Humanity loves its gadgets—be they iPods, cell phones or GPS trackers—but it is an affection tempered with unease, a concern that our own creations may one day supplant us. This anxiety has increased as computers have become better, smarter and faster—and nowhere has this emotional friction been more apparent than in the SF field.
Evil robots and intelligent computers gone bad have been a mainstay of the genre since the advent of the electronic age—and the stories, like the machines they are about, have only increased in sophistication. Take 1984's The Terminator, which offered filmgoers a terrifying glimpse of a future where humans are hunted by robots. Two decades further along The Sarah Connor Chronicles brings that same world to ever more detailed life on the small screen ... its dark vision realized, ironically, by a revolution in special effects powered by improvements in computer graphics.
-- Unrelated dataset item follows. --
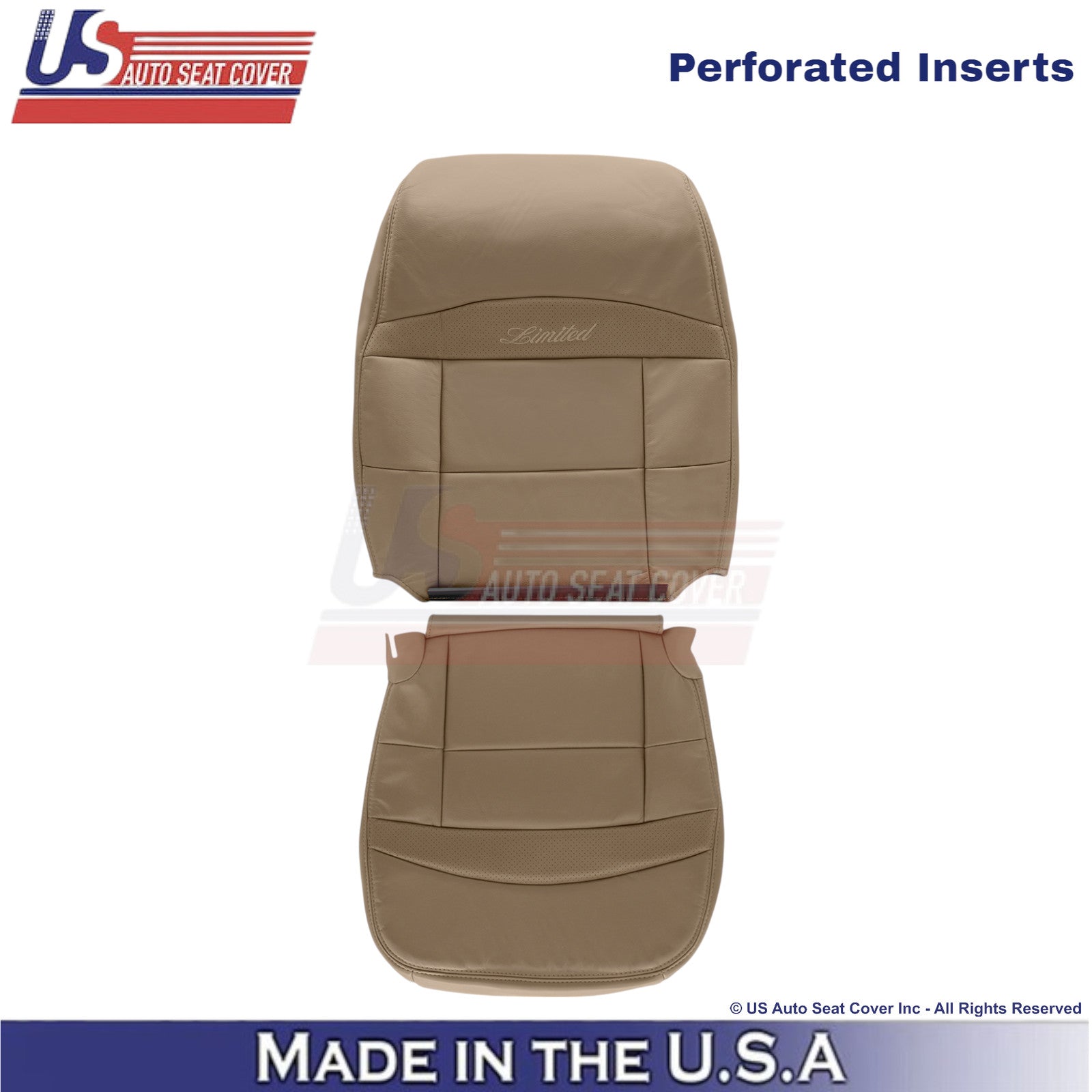 1995-2001 For Ford Explorer Limited Leather Driver Side Covers Med. Prairie Tan
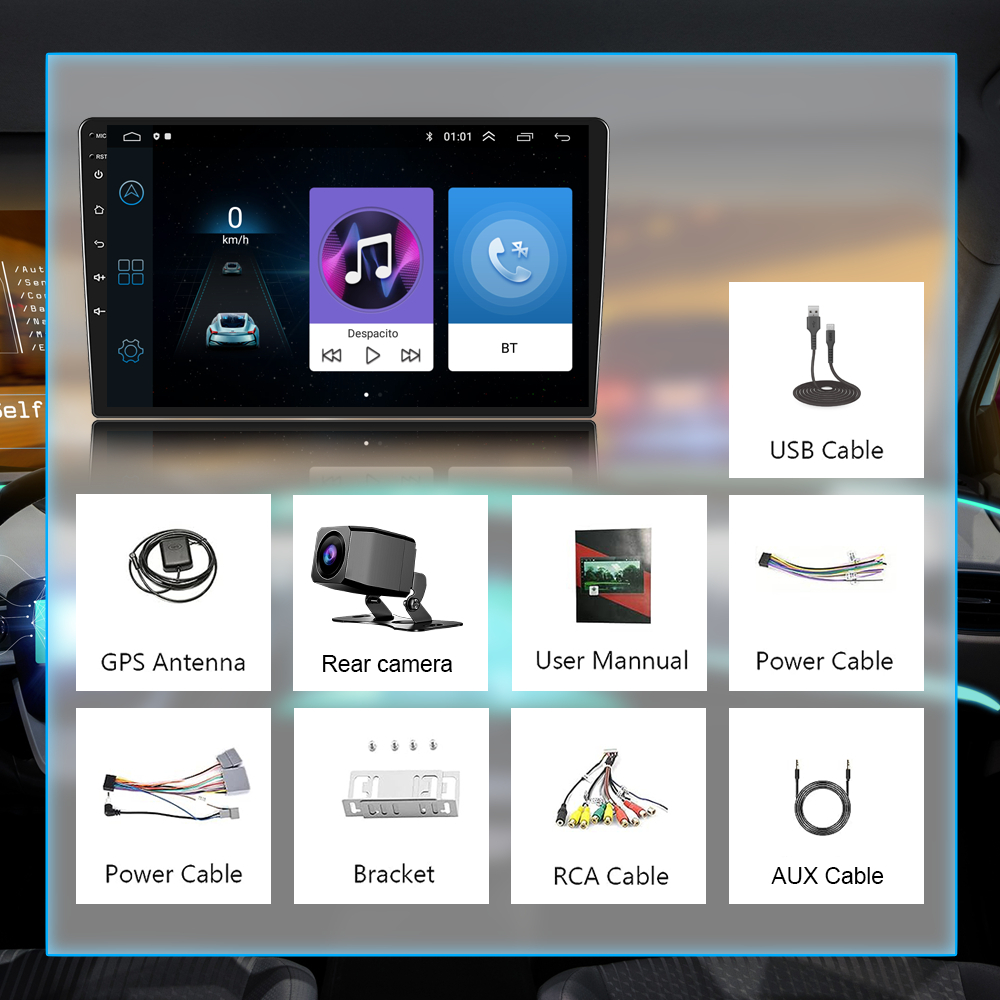 เครื่องเล่นแอนดรอยด์ในรถ CarPlay 4RAM + 32G จอ 9" 2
Little surprise, then, that the Internet has spawned a blog called AI Panic, which tracks the likelihood of a takeover of the Earth by artificially intelligent machines. Following the development of everything from military robots to artificial "love" companions, the site gives each of its posts a rating that either adds to or subtracts from the overall level of AI Panic. (This level is currently sitting near a 30 percent probability of a Terminator-style Judgment Day event—too soon to really worry, according to the blog's owner, Robin Baumgarten, who consciously strives to avoid unnecessary "scaremongering.")

The posts at AI Panic fall into a number of categories. There are frivolous items—like a video of a dog trying to figure out a quadruped robot—sprinkled amid serious news articles about the electronics industry and profiles of scientists working on machine intelligence. A comparatively new blog, this site is one that promises to get more interesting as time goes on ... though possibly more worrisome, too.